Carbon Emission Meta-block Assisted Process Optimization for Tensile Properties and Carbon Efficiency in Laser Butt Welding
摘要
To advance carbon neutrality and green manufacturing, the characteristic analysis of carbon emission (CE) in manufacturing is a growing concern while obtaining ideal performance, particularly for processes with low carbon efficiency. However, the complexity and coupling of CE in typical processes pose challenges for accurate characterization and accounting. Therefore, this work proposes the CE meta-block assisted methodology for CE characteristic analysis and accounting, which is applied to reveal the correlation between CE and processing quality in laser butt welding (LBW). Firstly, the definition of the CE meta-block depending on CE rates, duration, and CE coefficients is developed. The variable and invariable CE blocks consist of meta-blocks. Secondly, taking LBW as the case study, the CE characteristic analysis and accounting are conducted based on the built monitoring system to support the system state diagnosis and process optimization. The complex CE characteristics are summarized as multi-system composition, multi-variable involvement, multi-state operation, multi-energy consumption, and multi-source carbon emissions. Thirdly, the correlation between process parameters and welding results is constructed via an ensemble of metamodels (EM) with the optimized weight coefficients. Fourthly, the Pareto solutions with high carbon efficiency in the process parameter optimization are solved by the differential evolution-genetic algorithm and validated experimentally.
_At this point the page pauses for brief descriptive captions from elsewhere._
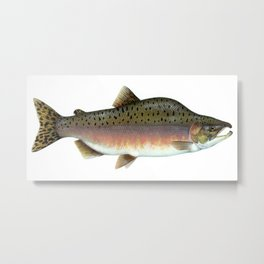 Salmon Artwork Metal Print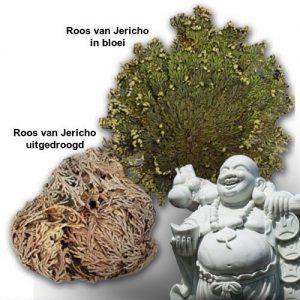 roos-van-jericho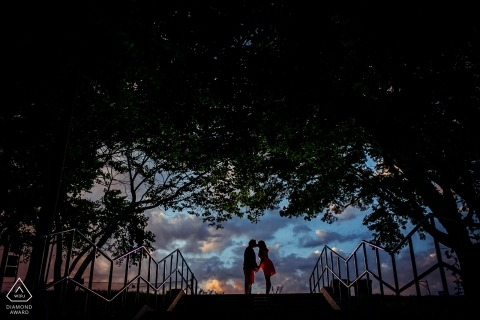 Outdoor engagement portrait session under trees and clouds in Chicago   Illinois Wedding Engagement Photographer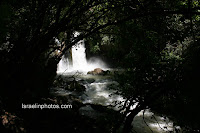 רמת הגולן בתמונות: שמורת טבע נחל חרמון - בניאס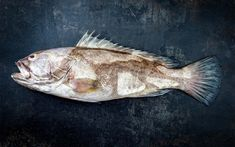A handy, alphabetized guide with photos of the most common fish and other seafood items found on Greek menus with their English, Greek and scientific names. Mullet Fish, Red Mullet, Atlantic Cod, Greek Fish, Greek Menu, Yellowfin Tuna, Fish Soup, Fish Farming, Habitats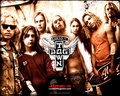 Lords of Dogtown Wallpaper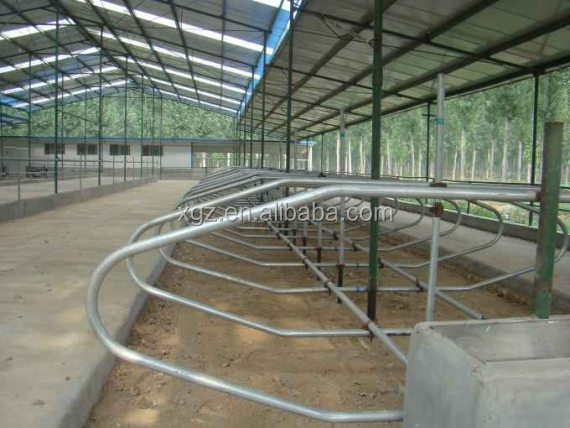 advanced automated constant temperature cow cattle farm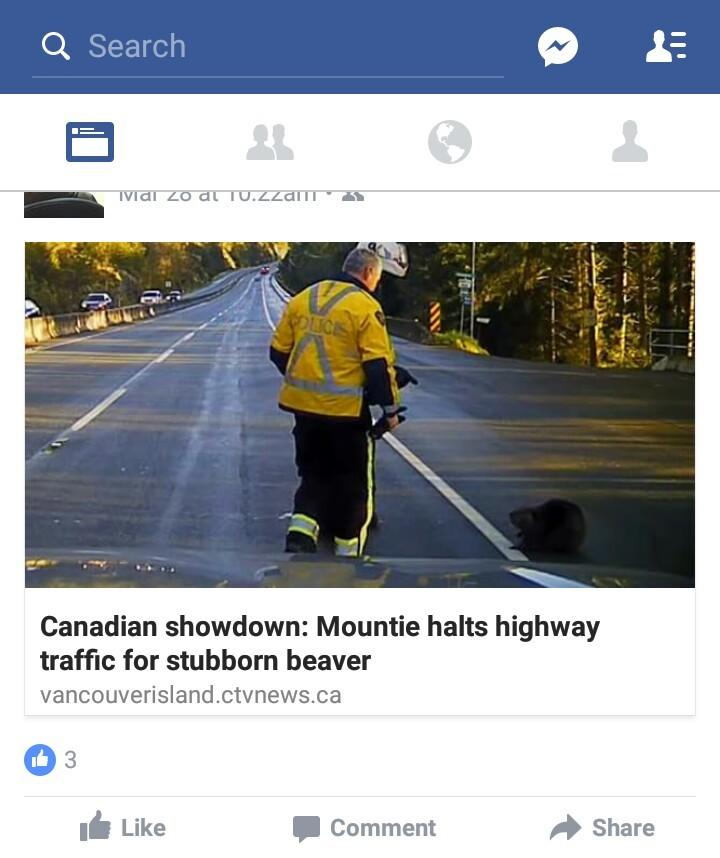 I love this island, oh Canada - meme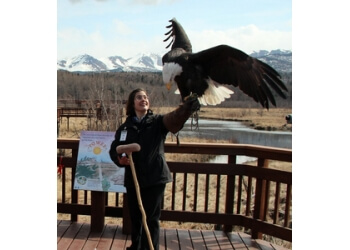 Potter Marsh Bird Sanctuary Anchorage Places To See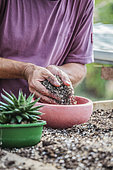 Man potting a hybrid Aloe (resembling a Gasteria, for connoisseurs).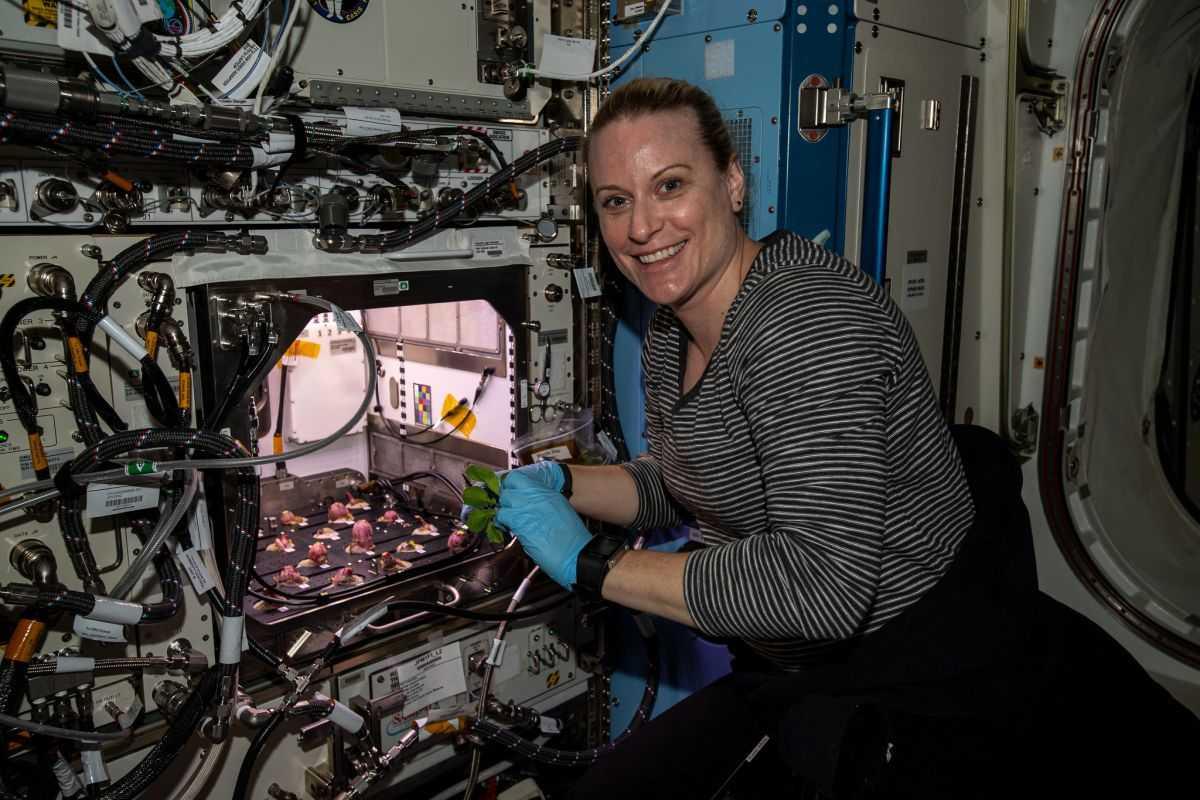 L'astronaute De La Nasa Kate Rubins Récolte Des Radis Cultivés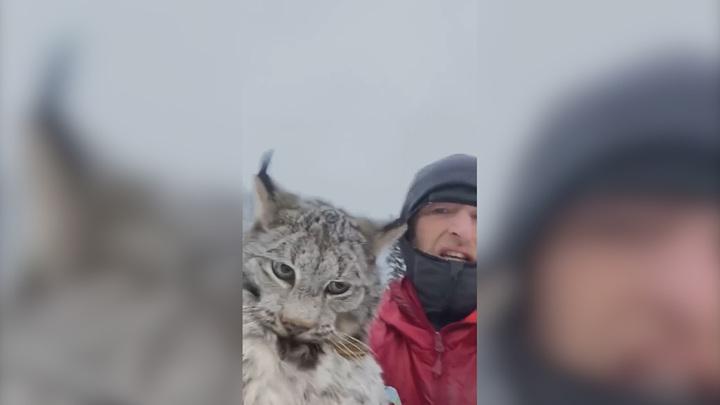 Канадский фермер поймал и простил разорившую курятник рысь. Видео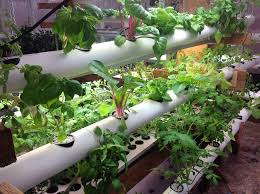 pvc pipe garden ideas what to do with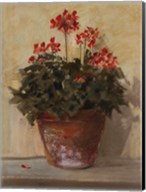 Potted Geraniums I Fine-Art Print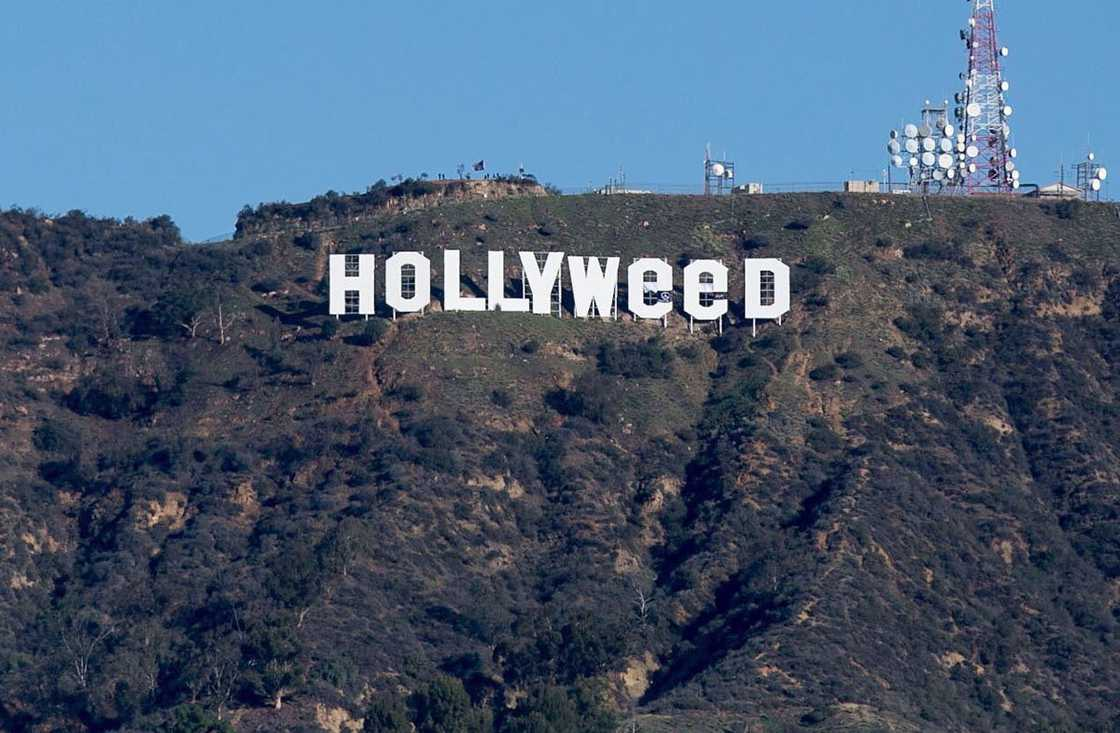 The giant letters of Hollywood transformed into Hollyweed! (7 pics)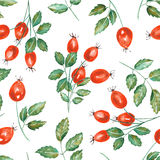 A seamless pattern with the watercolor rosehip branches Royalty Free Stock Photography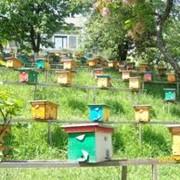 Пчеломатка плодная Закарпатье, Украина фото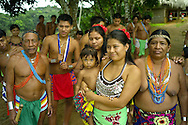Over the last quarter-century, a few Embera families pushed further north of Darien, settling in the jungles bordering the Chagres River -- a scant two-hour journey from cosmopolitan Panama City. Embera communities are scattered in this border wilderness, largely protected in national parks, including 318,000 acre Chagres National Park and adjoining 55,000 acre Soberania National Park.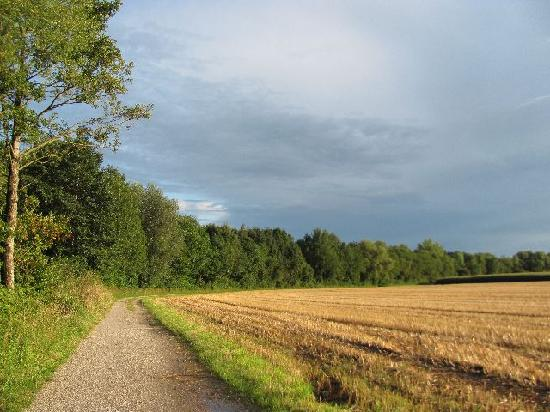 Pilgerweg: meandering trough green pastures and fields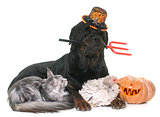 pet and pumpkin of halloween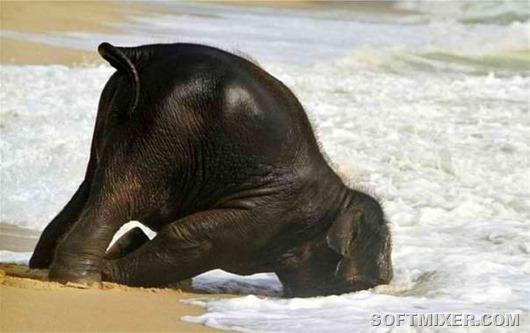 1245-слон-жара-животные-фото-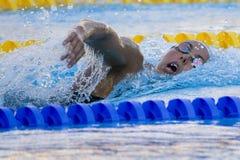 SWM: Weltaquatics-Meisterschaft - Freistilschluß das 1500m der Frauen Lizenzfreie Stockfotos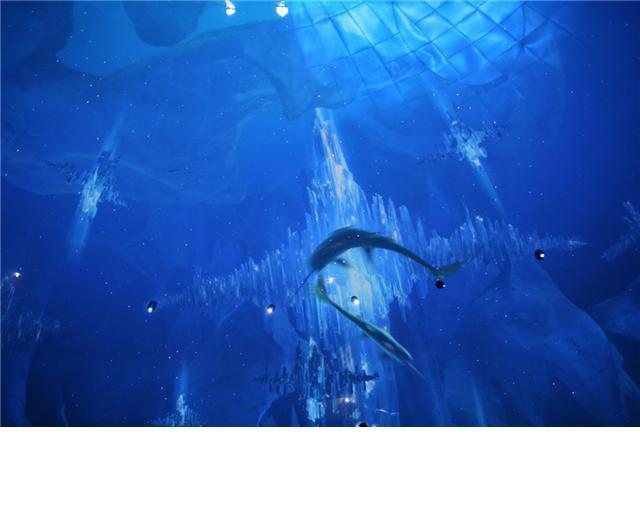 壁纸 海底 海底世界 海洋馆 水族馆 桌面 640_512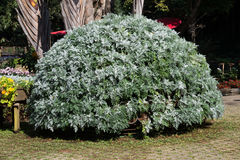 Gammalt Bush träd Royaltyfri Foto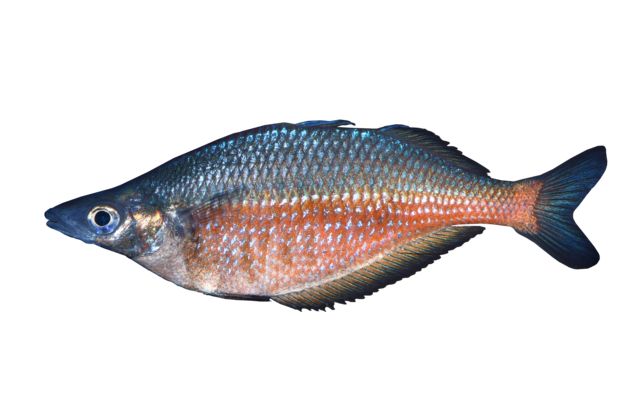 Sentani rainbowfish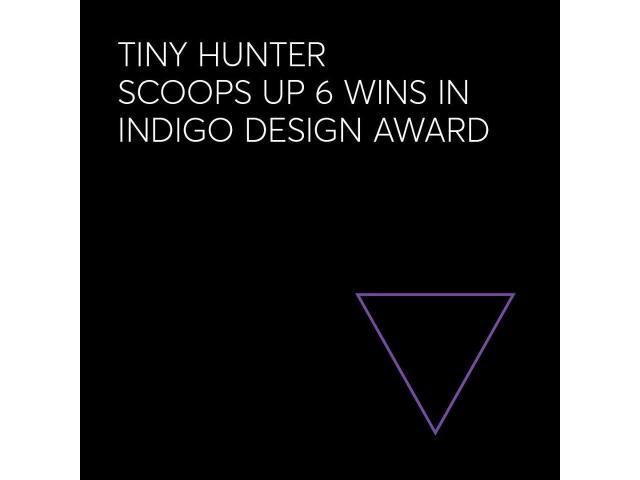 Tiny Hunter - 1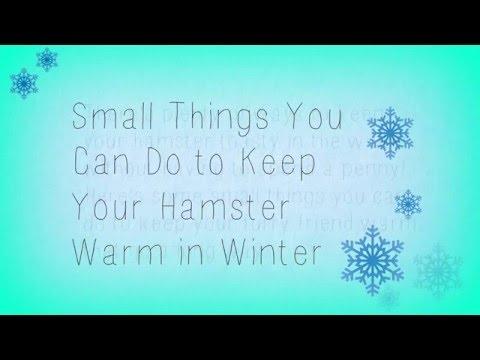 Ways to Keep Hamsters Warm in Winter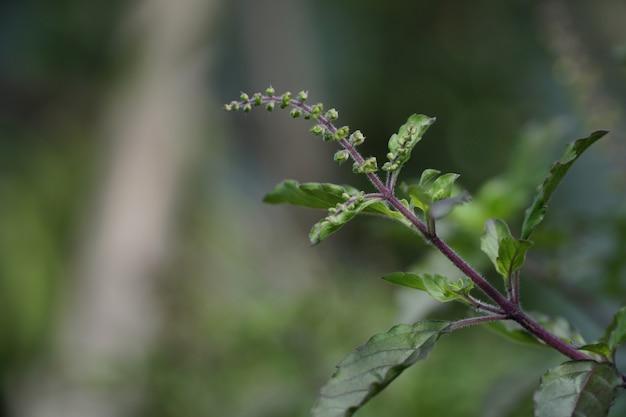 Basilic sacré (ocimum tenuiflorum). plante feuillue verte.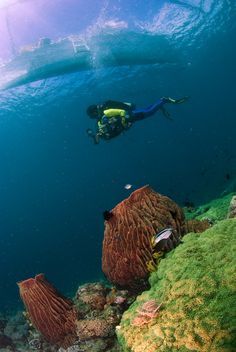 An Underwater Photographers Guide To: Anilao, Philippines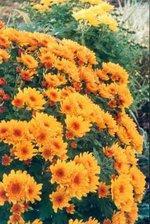 Chrysanthme_pomponette_01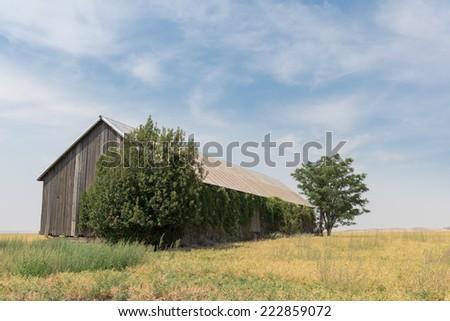 Barn on a farm in wheat fields near Walla Walla in eastern Washington - stock photo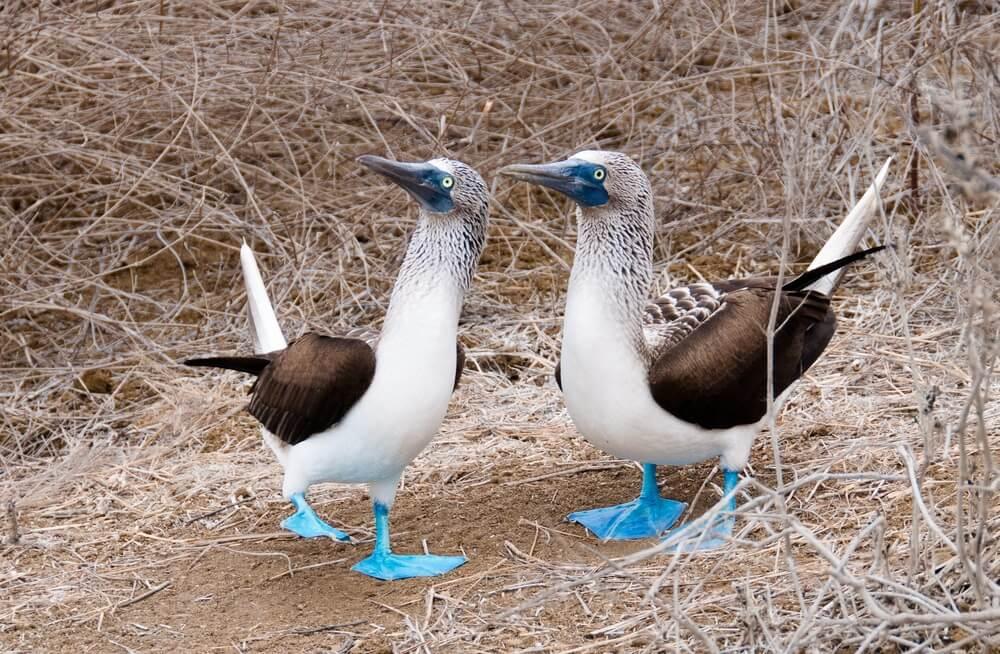 Plavonogi Bobi – najčudnija ptica na svetu!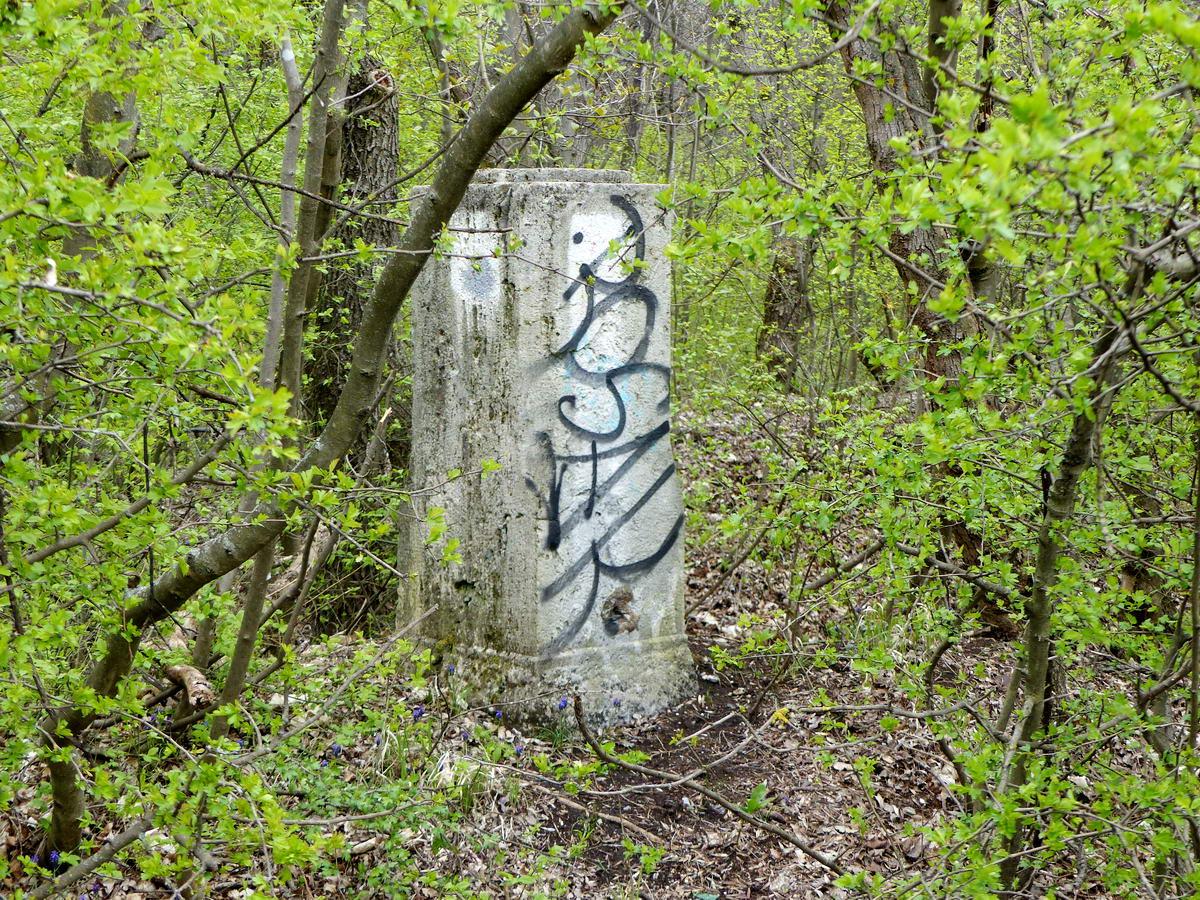 Budapest egyik régi határköve áll rögtön az erdőszélen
The effects of cooling rate on the microstructure variations of the welding bead is analyzed. Additionally, the explainable SHAP method is employed to elucidate and interpret the predictions of EM and the effects of process parameters. Results demonstrate that the carbon efficiency is influenced notably by welding speed and laser power, and the average carbon efficiency of the optimal process parameters increases by 26.2% compared to the average value of the 25 designed experiments. Compared with individual metamodels, the EM is superior in accuracy and robustness, and reduces the mean relative error of prediction by 50.3%. The presented meta-block assisted methodology facilitates the CE accounting and carbon efficiency analysis, providing a reliable basis for sustainable manufacturing practices.